Like this is just him when it comes to talking about the horrors of war between faefolk and mankind:

(also kinda annoying how his tone almost paints it as a mutual failure of empathy for both parties when the humans were the aggressors + the fae were the ones disproportionately harmed and displaced. Him lowkey making himself out to be a victim in this is why i think there's a possibility of him being commentary on the line between virtue/sympathy/solidarity and white saviorism)

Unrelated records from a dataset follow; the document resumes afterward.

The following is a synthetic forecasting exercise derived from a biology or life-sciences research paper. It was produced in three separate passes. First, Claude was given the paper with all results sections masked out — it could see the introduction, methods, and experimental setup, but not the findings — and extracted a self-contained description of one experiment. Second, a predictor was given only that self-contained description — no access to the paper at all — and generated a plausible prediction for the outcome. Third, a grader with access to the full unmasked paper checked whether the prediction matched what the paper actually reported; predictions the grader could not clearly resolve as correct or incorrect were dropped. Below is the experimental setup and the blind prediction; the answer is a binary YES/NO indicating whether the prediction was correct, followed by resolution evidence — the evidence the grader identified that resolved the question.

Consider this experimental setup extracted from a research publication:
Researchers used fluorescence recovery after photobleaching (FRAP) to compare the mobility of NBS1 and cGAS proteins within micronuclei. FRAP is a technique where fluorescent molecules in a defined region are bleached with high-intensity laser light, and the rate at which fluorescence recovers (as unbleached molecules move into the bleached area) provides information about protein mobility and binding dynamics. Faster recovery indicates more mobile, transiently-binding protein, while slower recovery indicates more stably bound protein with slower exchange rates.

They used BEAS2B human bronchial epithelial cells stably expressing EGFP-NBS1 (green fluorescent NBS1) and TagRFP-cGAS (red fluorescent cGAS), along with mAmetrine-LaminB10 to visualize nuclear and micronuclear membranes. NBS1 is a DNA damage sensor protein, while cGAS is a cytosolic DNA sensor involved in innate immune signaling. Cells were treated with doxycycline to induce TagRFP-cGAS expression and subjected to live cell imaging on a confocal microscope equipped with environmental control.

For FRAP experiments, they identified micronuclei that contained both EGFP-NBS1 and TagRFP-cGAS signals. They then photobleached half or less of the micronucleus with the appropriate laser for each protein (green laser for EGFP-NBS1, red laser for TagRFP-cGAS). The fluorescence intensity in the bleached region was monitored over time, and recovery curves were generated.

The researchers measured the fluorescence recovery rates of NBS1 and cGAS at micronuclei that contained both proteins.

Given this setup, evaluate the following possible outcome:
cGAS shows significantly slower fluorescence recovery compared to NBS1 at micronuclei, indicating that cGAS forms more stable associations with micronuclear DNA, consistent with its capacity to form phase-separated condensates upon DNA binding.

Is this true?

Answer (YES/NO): NO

Well it always was bound to happen but idk if I'm 100% vibing with the idea of Silver "heroically" succeeding against Malleus by donning the image of the colonizer that killed Malleus's mother
^ Though this is only if they completely beat Malleus from this and they completely ignore the irony and colonial subtext of it
I feel like the only appropriate way for this to be brought up in the story is if it's about the horror of history repeating itself, especially through people who love each other, rather than being framed as "Wow Silver is achieving the Knight of Dawn's white saviory wish" (which ends up centering the fae away from the resolution of their own post-war trauma)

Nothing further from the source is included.